- Instructions for the task
Print each line from the start of the records below up through the line where "common name: snowshoe hare" is found, exactly as given.

- Input records
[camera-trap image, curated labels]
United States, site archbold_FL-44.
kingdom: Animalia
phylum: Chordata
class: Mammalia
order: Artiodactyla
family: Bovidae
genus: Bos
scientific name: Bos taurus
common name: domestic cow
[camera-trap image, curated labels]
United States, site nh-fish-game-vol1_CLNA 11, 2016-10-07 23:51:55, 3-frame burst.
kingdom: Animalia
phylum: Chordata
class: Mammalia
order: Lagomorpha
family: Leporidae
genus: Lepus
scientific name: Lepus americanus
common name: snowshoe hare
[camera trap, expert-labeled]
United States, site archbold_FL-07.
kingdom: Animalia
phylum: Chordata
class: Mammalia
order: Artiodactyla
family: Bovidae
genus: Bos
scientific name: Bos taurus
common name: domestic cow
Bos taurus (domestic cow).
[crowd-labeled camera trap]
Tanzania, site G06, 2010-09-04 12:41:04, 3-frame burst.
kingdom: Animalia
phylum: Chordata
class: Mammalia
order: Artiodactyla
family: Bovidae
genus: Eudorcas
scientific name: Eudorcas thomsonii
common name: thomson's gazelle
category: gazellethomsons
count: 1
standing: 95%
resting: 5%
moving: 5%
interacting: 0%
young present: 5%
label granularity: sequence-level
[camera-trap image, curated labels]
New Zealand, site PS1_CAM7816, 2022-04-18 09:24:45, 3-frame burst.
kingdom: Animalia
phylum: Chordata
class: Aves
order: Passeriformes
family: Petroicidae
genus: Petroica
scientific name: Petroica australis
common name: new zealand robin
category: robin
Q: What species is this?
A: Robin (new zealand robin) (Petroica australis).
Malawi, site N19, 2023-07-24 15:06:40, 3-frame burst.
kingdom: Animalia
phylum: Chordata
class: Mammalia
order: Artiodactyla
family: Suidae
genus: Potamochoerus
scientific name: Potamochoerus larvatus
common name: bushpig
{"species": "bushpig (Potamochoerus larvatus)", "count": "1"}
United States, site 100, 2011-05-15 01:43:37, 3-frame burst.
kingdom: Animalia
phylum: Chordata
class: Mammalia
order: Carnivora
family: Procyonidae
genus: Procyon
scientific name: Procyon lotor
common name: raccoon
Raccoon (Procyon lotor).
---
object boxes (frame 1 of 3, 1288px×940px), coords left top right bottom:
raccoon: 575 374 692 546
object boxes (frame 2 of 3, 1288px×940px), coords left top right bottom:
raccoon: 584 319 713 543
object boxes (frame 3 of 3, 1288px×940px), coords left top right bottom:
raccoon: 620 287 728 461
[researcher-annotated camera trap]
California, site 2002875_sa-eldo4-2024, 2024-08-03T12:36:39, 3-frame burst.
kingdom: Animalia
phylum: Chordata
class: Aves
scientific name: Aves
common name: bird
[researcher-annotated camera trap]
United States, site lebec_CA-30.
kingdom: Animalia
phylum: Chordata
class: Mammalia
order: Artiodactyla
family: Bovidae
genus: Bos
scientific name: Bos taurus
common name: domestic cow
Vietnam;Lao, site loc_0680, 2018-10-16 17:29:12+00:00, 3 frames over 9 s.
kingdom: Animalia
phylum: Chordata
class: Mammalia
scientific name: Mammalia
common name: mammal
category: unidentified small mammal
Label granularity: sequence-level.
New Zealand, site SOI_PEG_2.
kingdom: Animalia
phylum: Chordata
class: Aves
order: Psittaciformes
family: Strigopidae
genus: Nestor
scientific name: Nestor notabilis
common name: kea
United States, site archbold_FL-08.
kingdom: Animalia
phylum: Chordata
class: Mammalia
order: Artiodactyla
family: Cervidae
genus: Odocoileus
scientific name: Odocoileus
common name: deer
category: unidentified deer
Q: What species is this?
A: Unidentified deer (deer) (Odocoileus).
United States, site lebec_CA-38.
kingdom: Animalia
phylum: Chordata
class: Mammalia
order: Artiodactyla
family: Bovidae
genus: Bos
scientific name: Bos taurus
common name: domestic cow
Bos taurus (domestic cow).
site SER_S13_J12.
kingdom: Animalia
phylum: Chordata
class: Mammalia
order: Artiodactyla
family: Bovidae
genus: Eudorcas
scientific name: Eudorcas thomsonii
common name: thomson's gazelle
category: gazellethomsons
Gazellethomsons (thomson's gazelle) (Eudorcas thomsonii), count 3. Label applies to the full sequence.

- Answer space
[camera-trap image, curated labels]
United States, site archbold_FL-44.
kingdom: Animalia
phylum: Chordata
class: Mammalia
order: Artiodactyla
family: Bovidae
genus: Bos
scientific name: Bos taurus
common name: domestic cow
[camera-trap image, curated labels]
United States, site nh-fish-game-vol1_CLNA 11, 2016-10-07 23:51:55, 3-frame burst.
kingdom: Animalia
phylum: Chordata
class: Mammalia
order: Lagomorpha
family: Leporidae
genus: Lepus
scientific name: Lepus americanus
common name: snowshoe hare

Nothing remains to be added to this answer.